**TASKS AND EXERCISES:**
#1 According to the Dell Inspiron M101z review, how much does the laptop weigh?
#2 Please carry on the Dell Inspiron M101z laptop review, picking up after its last sentence.

**READING TEXT:**
Dell is spreading its attractive Adamo ultraportable class right down the price scale with the latest addition to its Inspiron range, the petite M101z.

Review: Dell Inspiron M101z

First impressions are excellent. Many 11.6in portables look or feel cheap and insubstantial, but not the M101z. Our review model came with the striking Tomato Red lid, one of four colour options for the M101z, and it looks fantastic. It does a great job of livening up proceedings – you can also opt for black, blue or pink – and the interior oozes understated class. Chrome-effect plastic stretches around the Scrabble-tile keyboard, and gloss-black surrounds the display and pools between the dainty, rounded keys.

These good-looks are backed up by strong build quality too. Yanking the chassis with all our might revealed barely any flex, while the lid – a common weak point of dainty ultraportables – proved reassuringly solid. Considering this laptop weighs only 1.56kg, Dell has done a great job.

For once, it isn’t a low-powered Intel processor at the heart; instead, AMD’s Vision platform takes charge. The top-end model on test has a dual-core 1.3GHz Athlon II Neo K325 processor, but those on a tighter budget can opt for one of the single-core Athlon Neo configurations.

The K325 helped the M101z along to a fine 0.67 in our benchmarks – just a few per cent slower than laptops we’ve seen with Intel’s latest low-power chips – while the ATI graphics powered ahead. The Radeon HD 4225 eased through 1080p HD videos and even managed an average of 13fps in Crysis at 1366x768 and Low detail settings. It isn’t much, but at lower settings it’s a start.

(Rows of spatial question data)

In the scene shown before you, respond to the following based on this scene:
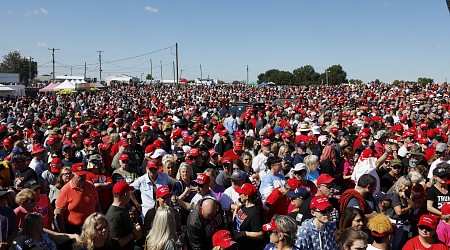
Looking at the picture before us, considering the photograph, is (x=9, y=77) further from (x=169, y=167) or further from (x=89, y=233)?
(x=89, y=233)

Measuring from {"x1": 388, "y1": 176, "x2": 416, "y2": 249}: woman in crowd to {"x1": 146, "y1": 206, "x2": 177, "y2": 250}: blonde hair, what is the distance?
266cm

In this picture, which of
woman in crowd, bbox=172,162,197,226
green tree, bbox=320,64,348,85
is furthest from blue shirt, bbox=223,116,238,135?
green tree, bbox=320,64,348,85

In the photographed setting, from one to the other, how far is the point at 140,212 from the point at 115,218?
1.33 meters

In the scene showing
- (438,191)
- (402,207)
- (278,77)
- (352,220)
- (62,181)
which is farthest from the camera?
(278,77)

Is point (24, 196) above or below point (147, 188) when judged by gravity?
above

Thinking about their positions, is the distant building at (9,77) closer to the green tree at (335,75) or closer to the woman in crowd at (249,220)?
the green tree at (335,75)

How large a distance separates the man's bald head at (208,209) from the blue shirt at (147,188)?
1.39m

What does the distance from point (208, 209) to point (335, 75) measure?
295 feet

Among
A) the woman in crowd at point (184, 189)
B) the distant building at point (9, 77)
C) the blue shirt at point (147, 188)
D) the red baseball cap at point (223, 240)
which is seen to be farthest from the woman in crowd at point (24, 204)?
the distant building at point (9, 77)

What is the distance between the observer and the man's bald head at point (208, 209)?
453 cm

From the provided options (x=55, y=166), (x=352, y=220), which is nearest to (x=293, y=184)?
(x=352, y=220)

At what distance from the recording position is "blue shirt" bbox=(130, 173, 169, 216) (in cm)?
578

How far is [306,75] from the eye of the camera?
320ft

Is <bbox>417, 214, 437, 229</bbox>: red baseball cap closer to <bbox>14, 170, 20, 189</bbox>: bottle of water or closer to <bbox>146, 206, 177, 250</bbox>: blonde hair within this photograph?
<bbox>146, 206, 177, 250</bbox>: blonde hair
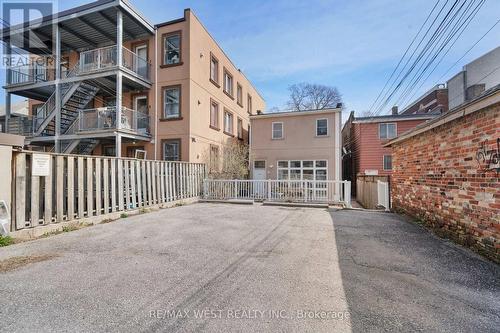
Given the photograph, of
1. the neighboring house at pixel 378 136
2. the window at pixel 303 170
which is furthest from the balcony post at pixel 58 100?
the neighboring house at pixel 378 136

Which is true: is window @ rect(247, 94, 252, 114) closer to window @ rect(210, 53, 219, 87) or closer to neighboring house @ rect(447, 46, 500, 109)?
window @ rect(210, 53, 219, 87)

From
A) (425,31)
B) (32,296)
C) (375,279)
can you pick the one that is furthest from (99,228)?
(425,31)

**RESPONSES:**
#1 1.56kg

#2
Dell’s choice of an AMD-based platform does have its downsides. The first area to suffer is battery life: while 6hrs 34mins of light usage is good enough, it doesn’t compete with the best rivals bearing the Intel brand. Noise, too, is an ever-present blight. Although there’s no sign of the heat dissipation issues we experienced with Lenovo’s AMD-powered ThinkPad X100e, the M101z’s whiny fan spins up with disappointing regularity to put you off your work.

That’s the worst of the M101z’s traits, though, as elsewhere it doesn’t put a foot wrong. The keyboard is perhaps not quite the match of the business-centric X100e, but it’s still excellent. The wide channels between each key make for simple, error-free typing – even in the cramped confines of a commuter train – and the short, crisp action of every key feels great under the finger.

The mushy trackpad buttons fall short of similar levels of perfection, but the individual buttons mark a welcome respite from the current fad of having a single rocker button, and the smooth finish of the pad itself makes for trouble-free use. 

Our only genuine qualm is that the M101z, for all its positive points, is a little on the pricey side at $854. The A-Listed MSI Wind 200 might not be able to rival it for build quality or graphical oomph, but it’s some way cheaper.

Still, if the price is really that off-putting, you can save a fair bit of cash by opting for one of the less generous configurations on offer. Drop down to 2GB of memory, a single core Athlon II Neo K125 and a 320GB hard disk, and you can pick up an Inspiron M101z for a much more reasonable $699. It might be up against some tough competition in the value laptop category, but the Dell Inspiron M101z is pretty, practical and portable, and more than deserving of a recommendation.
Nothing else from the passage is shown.